(Reading text Opens)
McKinney Police Chief Greg Conley had placed the 41-year-old former Texas state trooper on administrative leave after the incident.
Bishkin declined to say where Casebolt is now and said he had received death threats. The attorney said she would release more information at a news conference Wednesday.
1:35 p.m. (CDT)
White House Press Secretary Josh Earnest says he doesn't know if President Barack Obama has seen the video of a North Texas pool party where officers detained black teenagers but that the president is aware of news coverage about it.
Earnest said Tuesday that early indications suggested authorities in McKinney had taken "what appear to be appropriate steps" in putting the officer seen in the video on leave.
Earnest says it would take a few more days to determine what further steps are needed.
Officer David Eric Casebolt is seen pinning a black teenage girl to the ground. Casebolt, who's white, also pulled a gun on other teens to help keep order as disturbances apparently broke out during Friday's gathering.
1 p.m. (CDT)
The NAACP is asking the Department of Justice to review the procedures of a North Texas police department facing heavy scrutiny following a weekend pool party where officers detained black teenagers.
Gary Bledsoe, president of the Texas chapter of the NAACP, said Tuesday that the organization for now has stopped short of asking for a federal investigation of McKinney police.
He says a review of department policies are needed to ensure officers are responding appropriately to calls involving minorities.
(Reading text Closes)
▶ Instructions
(a) From the news updates on the McKinney pool party, reproduce the passage that begins at the words "The NAACP is" and stops after the words "calls involving minorities.".
(b) Answer these questions using the news updates on the McKinney pool party:
(i) What position does Greg Conley hold?
(ii) Who is the president of the Texas chapter of the NAACP?
(iii) On what day did the attorney say she would hold a news conference?
(c) Continue the news updates on the McKinney pool party from the point where they stop.
(Records Opens)
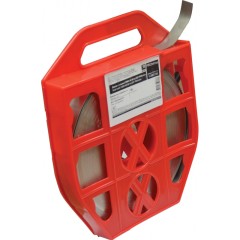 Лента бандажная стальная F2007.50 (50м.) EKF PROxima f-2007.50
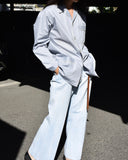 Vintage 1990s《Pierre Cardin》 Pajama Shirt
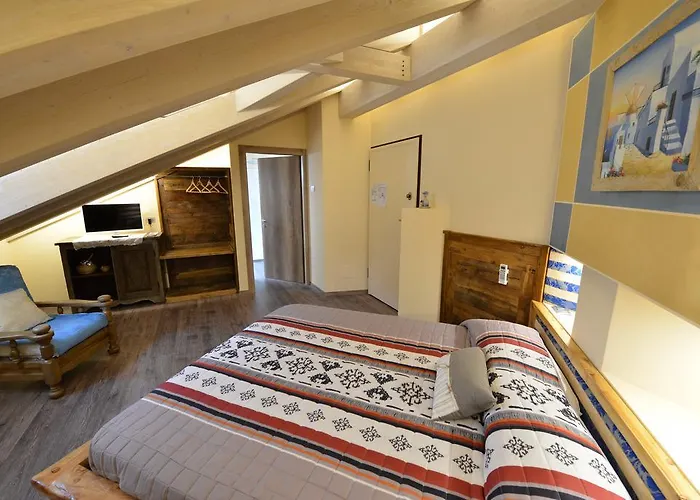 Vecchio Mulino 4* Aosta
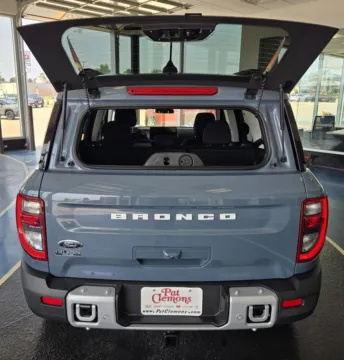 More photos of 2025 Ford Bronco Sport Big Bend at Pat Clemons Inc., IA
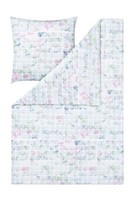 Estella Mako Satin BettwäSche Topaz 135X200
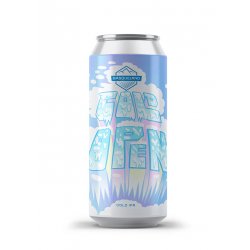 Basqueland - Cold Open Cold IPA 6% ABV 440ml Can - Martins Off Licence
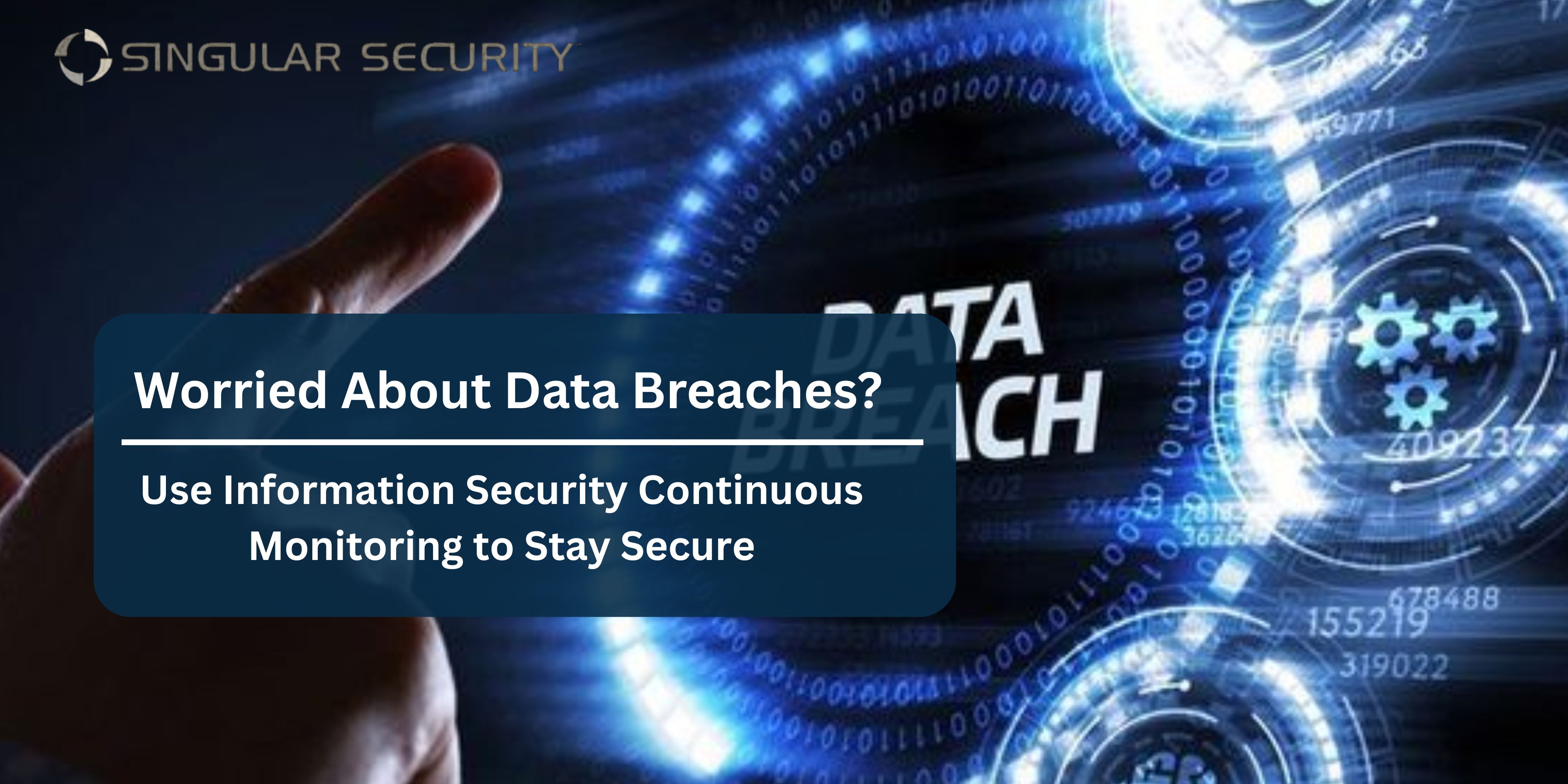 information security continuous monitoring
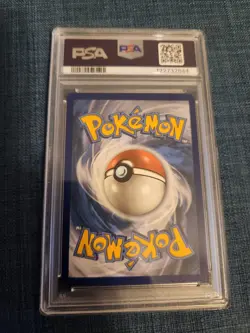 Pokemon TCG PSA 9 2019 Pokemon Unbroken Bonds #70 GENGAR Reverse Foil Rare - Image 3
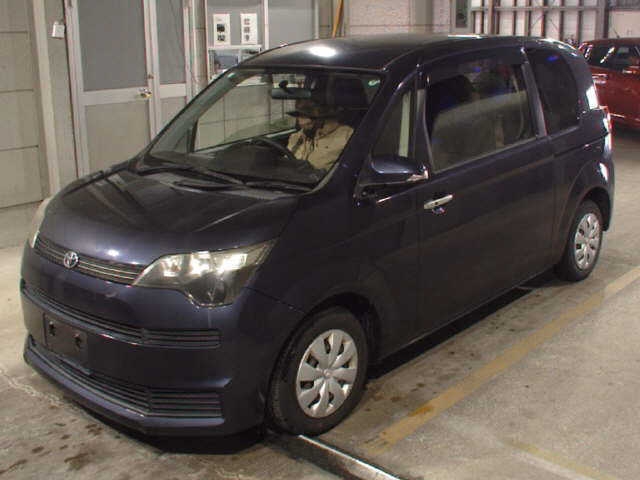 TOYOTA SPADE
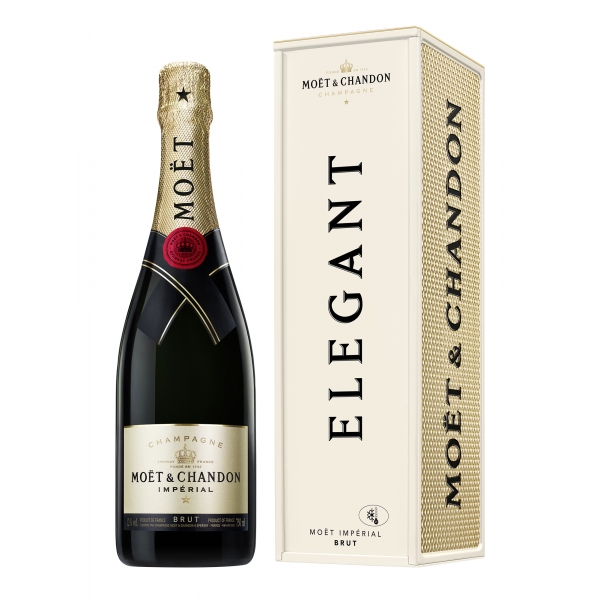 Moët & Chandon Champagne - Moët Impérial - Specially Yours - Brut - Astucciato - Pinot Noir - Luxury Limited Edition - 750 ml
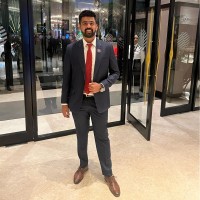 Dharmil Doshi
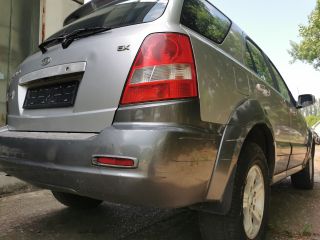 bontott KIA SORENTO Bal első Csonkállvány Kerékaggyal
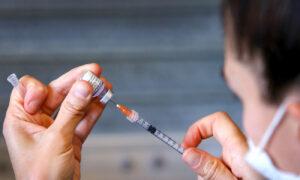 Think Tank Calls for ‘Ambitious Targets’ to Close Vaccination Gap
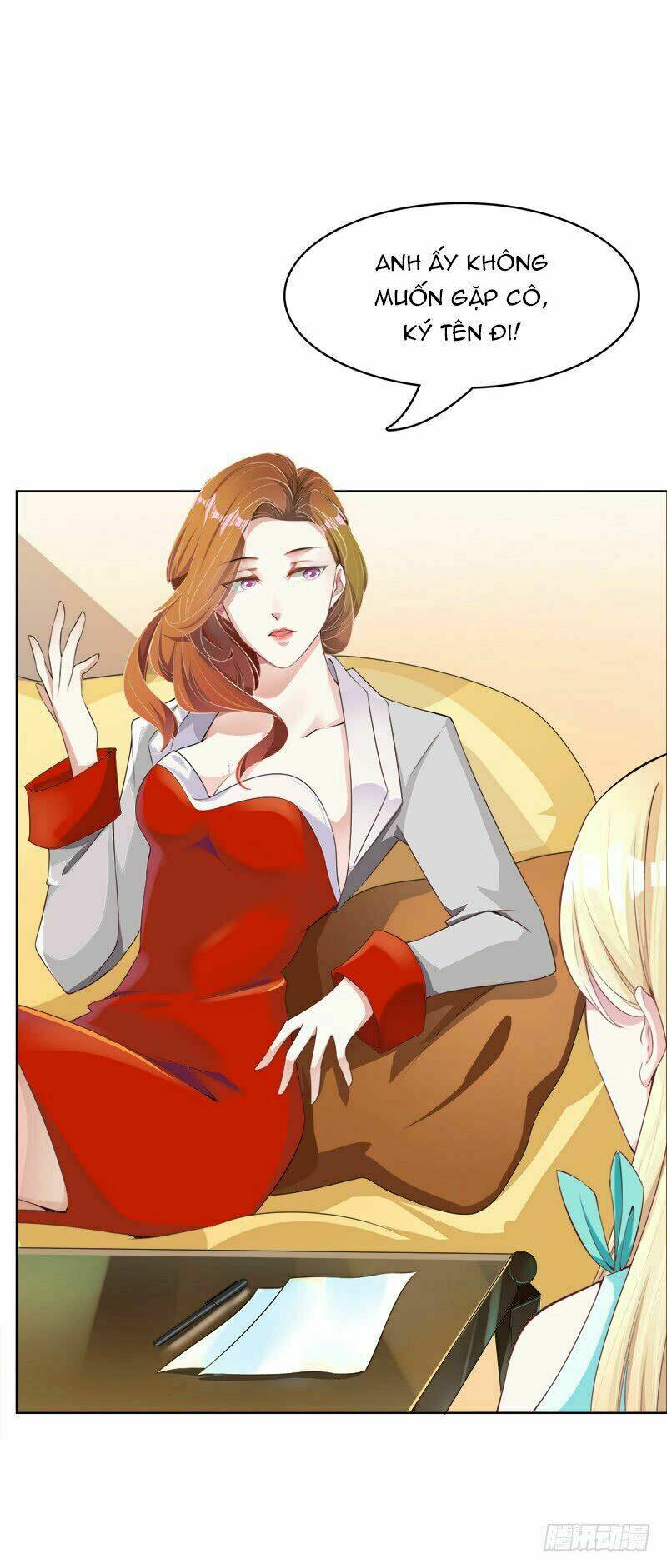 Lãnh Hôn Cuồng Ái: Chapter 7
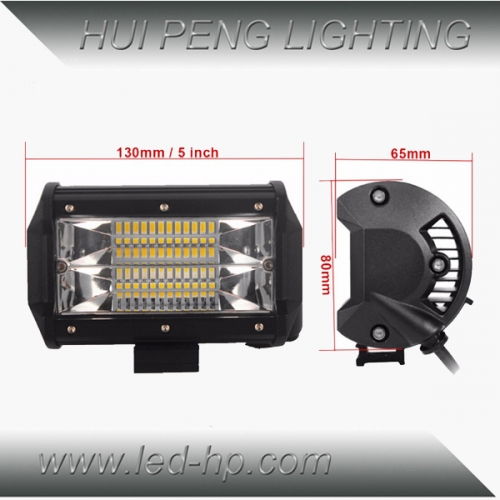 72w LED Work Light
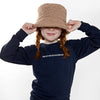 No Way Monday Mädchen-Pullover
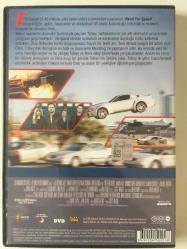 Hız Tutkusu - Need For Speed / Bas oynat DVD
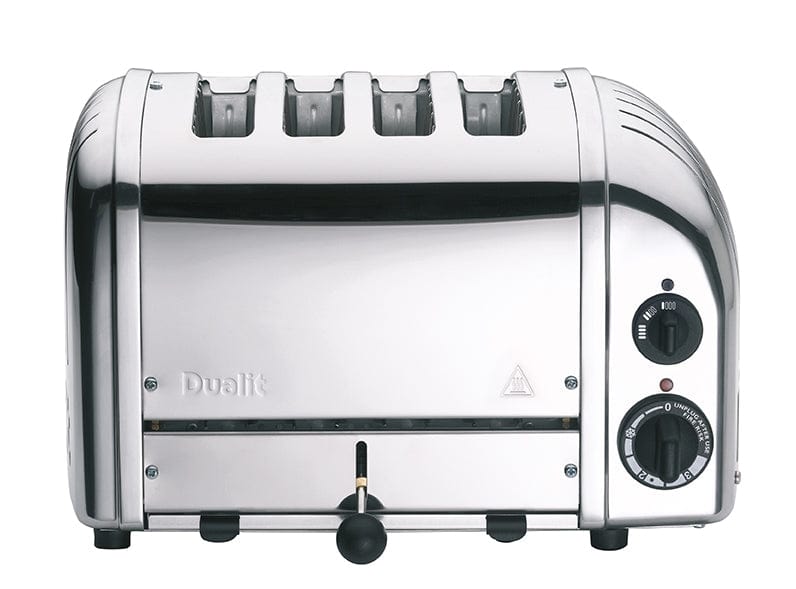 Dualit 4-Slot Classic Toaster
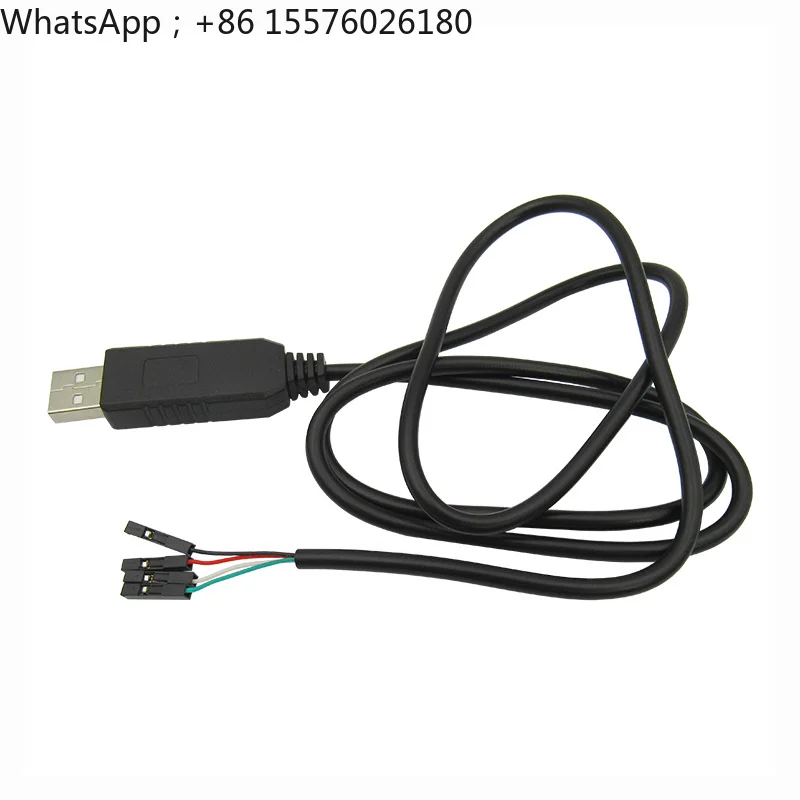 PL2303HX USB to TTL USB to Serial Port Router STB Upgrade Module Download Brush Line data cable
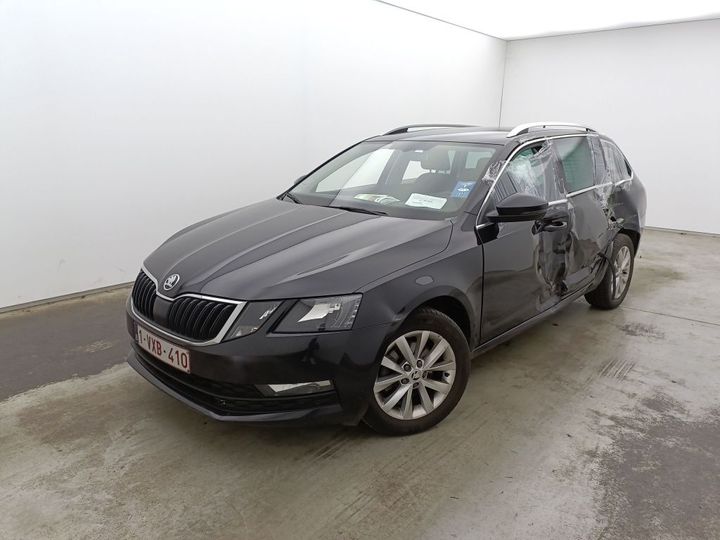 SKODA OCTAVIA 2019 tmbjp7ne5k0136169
(Records Closes)
▶ Task answers
(a)
The NAACP is asking the Department of Justice to review the procedures of a North Texas police department facing heavy scrutiny following a weekend pool party where officers detained black teenagers.
Gary Bledsoe, president of the Texas chapter of the NAACP, said Tuesday that the organization for now has stopped short of asking for a federal investigation of McKinney police.
He says a review of department policies are needed to ensure officers are responding appropriately to calls involving minorities.

(b)
(i) He is the McKinney Police Chief.
(ii) Gary Bledsoe.
(iii) Wednesday.

(c)
Bledsoe also said independent investigators must review the response Friday to the party where video showed a white officer pushing a black teen to the ground in an effort to restrain her. He says the NAACP is still trying to determine who should lead that inquiry but said it shouldn't be Texas Rangers.
12 p.m. (CDT)
A white police officer who pinned a black teenage girl to the ground and pulled a gun on others after a weekend pool party in North Texas was accused in a federal lawsuit of racial profiling and excessive force during a 2007 arrest.
David Eric Casebolt is on administrative leave after the pool party incident in McKinney, a Dallas suburb.
In 2007, Casebolt and other officers arrested Albert Brown Jr., who authorities say was found with crack cocaine during a traffic stop.
Brown, who is black, sued Casebolt and the officers, accusing them of forcibly searching him after pulling down his pants and slamming his head against a car hood.
An attorney for Casebolt and the other officers denied Brown's accusations. The lawsuit was dismissed in 2009.